El aseguramiento de 55 mil litros de combustible robado y un arsenal en Guanajuato vuelve a colocar en el centro del debate la estrategia de seguridad del Partido Acción Nacional, partido que gobierna la entidad y bajo cuya administración el estado se ha mantenido entre los más violentos del país.

El decomiso de más de 55 mil litros de hidrocarburo y diversas armas largas en la región Laja-Bajío confirma que el robo de combustible continúa operando con capacidad logística y armada en Guanajuato. Lejos de representar un hecho aislado, el hallazgo evidencia que las redes criminales mantienen infraestructura, almacenamiento y poder de fuego en una de las zonas más conflictivas del estado.

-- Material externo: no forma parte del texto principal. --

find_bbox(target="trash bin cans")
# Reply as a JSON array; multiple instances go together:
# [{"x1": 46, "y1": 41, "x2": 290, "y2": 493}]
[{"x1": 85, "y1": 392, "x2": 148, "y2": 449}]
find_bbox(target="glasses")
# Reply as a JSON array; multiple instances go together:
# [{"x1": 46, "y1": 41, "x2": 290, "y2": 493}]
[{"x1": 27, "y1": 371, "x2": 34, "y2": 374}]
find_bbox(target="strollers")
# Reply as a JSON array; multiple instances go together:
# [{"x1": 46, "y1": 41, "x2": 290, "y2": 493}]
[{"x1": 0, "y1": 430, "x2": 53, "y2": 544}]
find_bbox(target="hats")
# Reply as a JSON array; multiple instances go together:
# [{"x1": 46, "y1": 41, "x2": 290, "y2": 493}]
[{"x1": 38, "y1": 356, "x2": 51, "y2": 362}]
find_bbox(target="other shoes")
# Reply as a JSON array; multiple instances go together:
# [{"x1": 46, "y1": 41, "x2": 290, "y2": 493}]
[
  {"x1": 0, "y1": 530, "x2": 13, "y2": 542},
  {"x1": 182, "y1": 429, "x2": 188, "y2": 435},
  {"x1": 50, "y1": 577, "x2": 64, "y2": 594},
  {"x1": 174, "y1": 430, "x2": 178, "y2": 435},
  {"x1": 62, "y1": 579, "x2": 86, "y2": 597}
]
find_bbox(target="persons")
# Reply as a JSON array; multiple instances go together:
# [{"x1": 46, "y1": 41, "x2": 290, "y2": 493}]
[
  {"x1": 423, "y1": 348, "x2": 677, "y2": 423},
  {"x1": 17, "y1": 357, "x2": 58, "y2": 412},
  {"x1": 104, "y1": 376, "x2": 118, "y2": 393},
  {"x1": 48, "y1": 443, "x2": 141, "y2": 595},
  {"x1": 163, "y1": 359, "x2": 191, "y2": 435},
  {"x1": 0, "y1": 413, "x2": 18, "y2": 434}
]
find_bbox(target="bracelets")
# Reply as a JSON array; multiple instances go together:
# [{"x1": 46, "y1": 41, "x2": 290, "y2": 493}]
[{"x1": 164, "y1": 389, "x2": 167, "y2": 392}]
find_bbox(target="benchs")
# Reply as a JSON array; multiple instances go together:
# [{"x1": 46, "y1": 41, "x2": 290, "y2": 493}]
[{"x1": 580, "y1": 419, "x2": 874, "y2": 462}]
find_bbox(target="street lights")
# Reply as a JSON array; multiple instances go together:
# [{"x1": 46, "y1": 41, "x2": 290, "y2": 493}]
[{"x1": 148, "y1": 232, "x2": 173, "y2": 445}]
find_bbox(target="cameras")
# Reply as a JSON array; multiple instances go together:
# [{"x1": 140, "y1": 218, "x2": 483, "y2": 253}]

Guanajuato ha sido durante años epicentro del huachicol y de disputas entre grupos delictivos que han elevado los índices de homicidio doloso y violencia armada. A pesar de los operativos recurrentes, el problema persiste con una estructura que demuestra planeación, financiamiento y control territorial.

El aseguramiento revela que la extracción, almacenamiento y distribución ilegal de combustible sigue generando ganancias suficientes para sostener arsenales y células armadas. En ese contexto, la pregunta central no es solo cuántos litros se decomisan, sino por qué estas redes continúan operando bajo gobiernos panistas sin una desarticulación definitiva.

Mientras se anuncian golpes tácticos, la violencia estructural permanece. El reto no es mediático, es estratégico: desmontar la economía criminal que sostiene al huachicol y recuperar el control territorial en municipios que llevan años bajo presión delictiva.

El caso vuelve a poner bajo escrutinio la política de seguridad en Guanajuato y la capacidad del PAN para contener una problemática que se ha prolongado durante múltiples administraciones estatales.